Re: [blktests] zbd/012: Test requeuing of zoned writes and queue freezing

Damien Le Moal <dlemoal@xxxxxxxxxx> · Wed, 27 Nov 2024 20:31:43 +0900

On 11/27/24 17:58, Christoph Hellwig wrote:
> On Wed, Nov 27, 2024 at 05:17:08PM +0900, Damien Le Moal wrote:
>> After all these fixes, the last remaining problem is the zone write
>> plug error recovery issuing a report zone which can block if a queue 
>> freeze was initiated.
>>
>> That can prevent forward progress and hang the freeze caller. I do not
>> see any way to avoid that report zones. I think this could be fixed with
>> a magic BLK_MQ_REQ_INTERNAL flag passed to blk_mq_alloc_request() and
>> propagated to blk_queue_enter() to forcefully take a queue usage counter
>> reference even if a queue freeze was started. That would ensure forward
>> progress (i.e. scsi_execute_cmd() or the NVMe equivalent would not block
>> forever). Need to think more about that.
> 
> You are talking about disk_zone_wplug_handle_error here, right?

Yes.

> We should not issue a report zones to a frozen queue, as that would
> bypass the freezing protection.  I suspect the right thing is to
> simply defer the error recovery action until after the queue is
> unfrozen.

But that is the issue: if we defer the report zones, we cannot make progress
with BIOs still plugged in the zone write plug BIO list. These hold a queue
usage reference that the queue freeze wait is waiting for. We have to somehow
allow that report zones to execute to make progress and empty the zone write
plugs of all plugged BIOs.

Note that if we were talking about regular writes only, we would not need to
care about error recovery as we would simply need to abort all these plugged
BIOs (as we know they will fail anyway). But for a correct zone append
emulation, we need to recover the zone write pointer to resume the execution of
the plugged BIOs. Otherwise, the user would see failed zone append commands that
are not suppose to fail unless the drive (or the zone) is dead...

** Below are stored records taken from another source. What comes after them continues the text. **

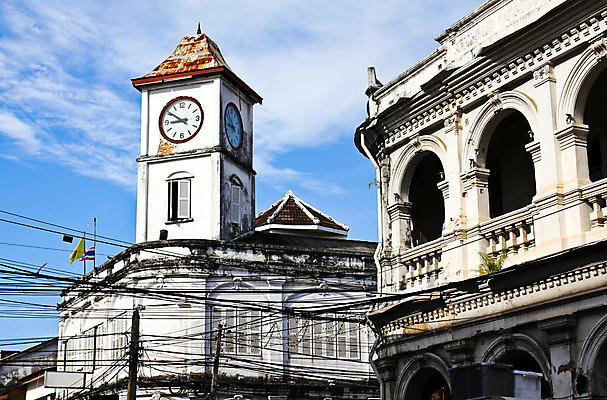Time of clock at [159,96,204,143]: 8:50
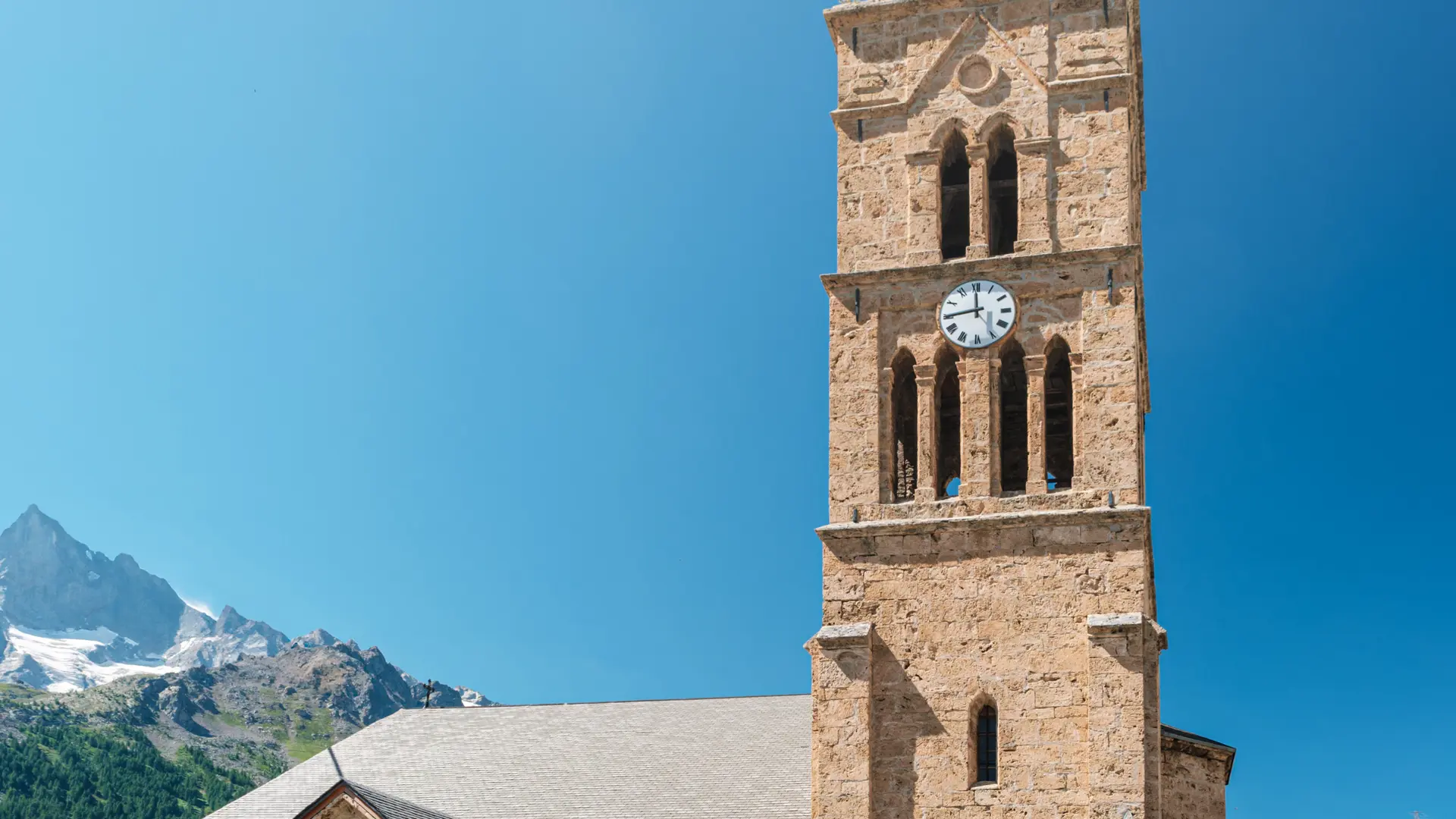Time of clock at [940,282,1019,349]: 11:44
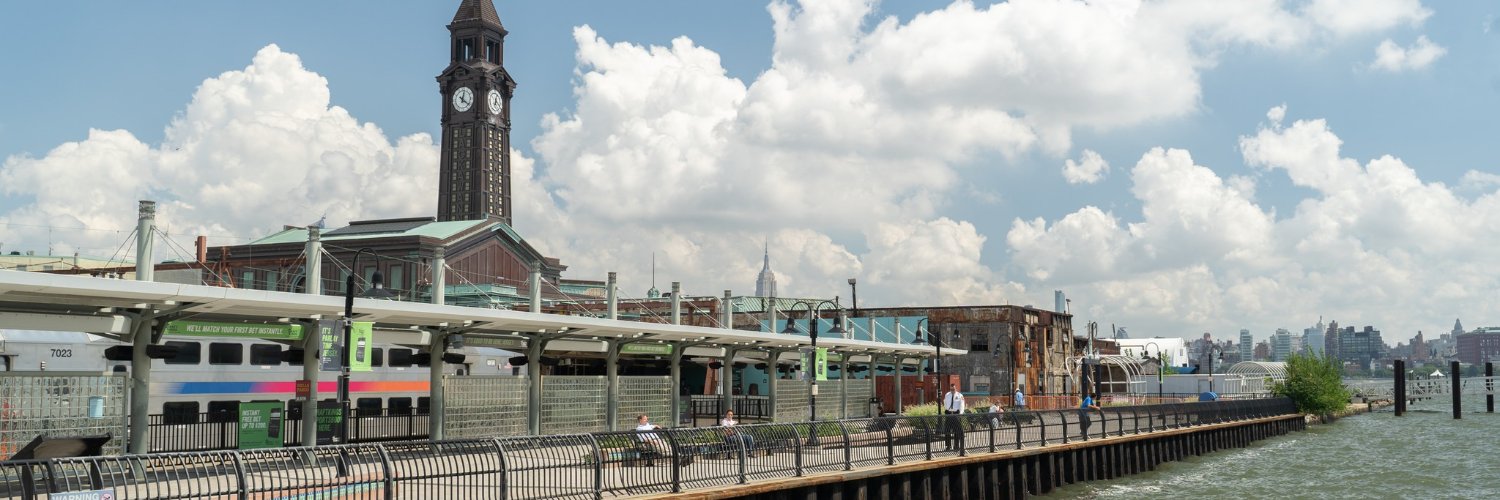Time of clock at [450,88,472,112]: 12:21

> I wonder if the separate error work handler should go away, instead
> blk_zone_wplug_bio_work should always check for an error first
> and in that case do the report zones.  And blk_zone_wplug_handle_write
> would always defer to the work queue if there was an error.

That would not change a thing. The issue is that if a queue freeze has started,
executing a report zone can block on a request allocation (on the
blk_queue_enter() it implies if there are no cached requests). So the same
problem remains.

Though I agree that the error recovery could be moved to the zone BIO work and
we could get rid of the error recovery work.

But we still need to somehow allow that report zone to execute even if a queue
freeze has started... Hence the idea of the BLK_MQ_REQ_INTERNAL flag to allow
that, for special cases like this one were completing BIOs depends on first
executing another internal command. Or maybe we could try to pre-allocate a
request for such case, but managing that request to not have it freed to be able
to reuse it until all errors are processed may need many block layer changes...

-- 
Damien Le Moal
Western Digital Research